Потом он ненадолго заехал ко мне. Было уже девять часов вечера, но несмотря на поздний час он попросил сварить кофе – ему еще предстояло поработать. Я угощала его тортом, который испекла по бабушкиному рецепту специально к его приходу.
Ему очень понравились мой дом, мой кофе, мой торт, моя бабушка и мама. Он долго рассматривал их фотографии. И я невольно подумала, что он хочет угадать, как я буду выглядеть с годами.
Ровно в десять в дверь позвонил неумолимый Василий, и я начала его тихо ненавидеть, понимая однако, что он поступает так не только в интересах государства, но и самого Игоря. Что он не только шофер и охранник, но еще и секретарь и нянька, и преданнейший друг. Понимать-то я это понимала, но вот сделать с собой ничего не могла.
11
А через день наступило четвертое октября. Третьего вечером он позвонил мне и сказал таинственным голосом, что завтра мы должны встретиться, что бы ни случилось… Меня его тон даже слегка насторожил, и я долго думала над его словами, пока не вспомнила, что завтра ровно месяц со дня нашего знакомства в Большом театре.
Полночи я придумывала свой туалет, подходящий к этому торжественному дню, пока часам к трем не остановилась на двух вещах, связанных, между прочим, с Никой. Именно поэтому я их почти не надевала. Утром мне предстояло вы брать между светло-шоколадным костюмом в горошек с черными лакировками, черным лаковым поясом, который я ре шила дополнить темными, почти черными капроновыми чулками с пяткой и стрелкой (на защите диссертации Ники я была в светлых, прозрачных чулках) и малахитовым бархатным платьем.
В какой-то момент я засомневалась, влезу ли в эти вещи, и, встав с кровати, начала их примерять.

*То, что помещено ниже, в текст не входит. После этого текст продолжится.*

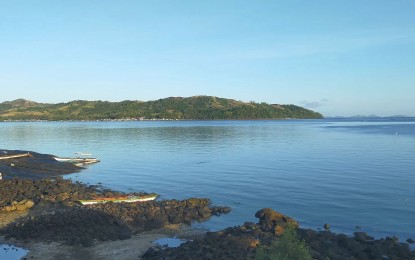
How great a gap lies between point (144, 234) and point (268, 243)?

Мои опасения оказались не напрасными. Конечно, платье и костюм на меня налезли, но так как я и тогда шила их, что называется, «в облипочку» то сегодня и костюм и платье оказались для меня тесноваты. Внешне все выглядело вроде бы пристойно, но между телом и материей не осталось воздуха. И те из вас, кто сам шьет, да и все остальные понимают, к чему это ведет. В таком одеянии хорошо только стоять как манекену, а двигаться и особенно сидеть совершенно противопоказано, так как повсюду, особенно на талии и на животе, слишком тесная одежда начинает морщить, а главное, демонстрировать то, что мы стремимся скрывать, – различные складочки, толщинки… Материал начинает растягиваться именно на этих местах, и весь силуэт очень быстро теряет задуманную форму.
Одним словом, необходимо было эти вещи чуть-чуть расставить, что было совершенным пустяком, так как швы я предусмотрительно закладывала с приличным запасом.
Вы помните, что именно в тот период, после операции и болезни, нарушившей мою эндокринную систему, я стремительно полнела. И только переживаниями, связанными с Никой, да и с последующими приключениями, этот процесс несколько замедлился. Но, к огромному моему сожалению, не остановился совсем…
Утром я выбрала малахитовое платье. То, что оно длинное, меня не смущало, потому что за мной должен был при ехать Василий.
Нас с Надеждой это сообщение застало в самый разгар работы, которой оказалось больше, чем я предполагала. Мы распороли платье по боковым швам, вывернули, накололи прямо на мне булавками по фигуре, и тут выяснилось, что поправилась я неравномерно. Где-то больше, а, скажем, на талии меньше. Меня это и порадовало и огорчило одновременно. Порадовало в том смысле, что появилась перспектива сохранения женственных форм при любом весе. Но я представила себе, что это будет, если бедра и грудь еще увеличатся в объеме, а талия останется в прежних пределах. Я просто стану похожа на соблазнительную барышню из рисунков датского карикатуриста Херлуфа Бидструпа, которые к тому времени уже начали появляться в газетах и журналах.
12
Мы с Надеждой решили сперва все-таки наметать, еще раз примерить на всякий случай, а уж только потом застрочить. А то я собиралась сделать это чуть ли не на глаз, просто отступив от старого шва на полсантиметра.
Едва мы приступили к этой работе, как из репродуктора, который я включила машинально, потому что всегда работаю под радио, зазвучали до дрожи в руках, до мурашек по спине знакомые позывные Всесоюзного радио. «Широка страна моя родная». Еще раз и через томительную паузу еще. Потом глубокий и таинственно-торжественный голос Левитана: «Говорит Москва! Говорит Москва! Работают все радиостанции Советского Союза…»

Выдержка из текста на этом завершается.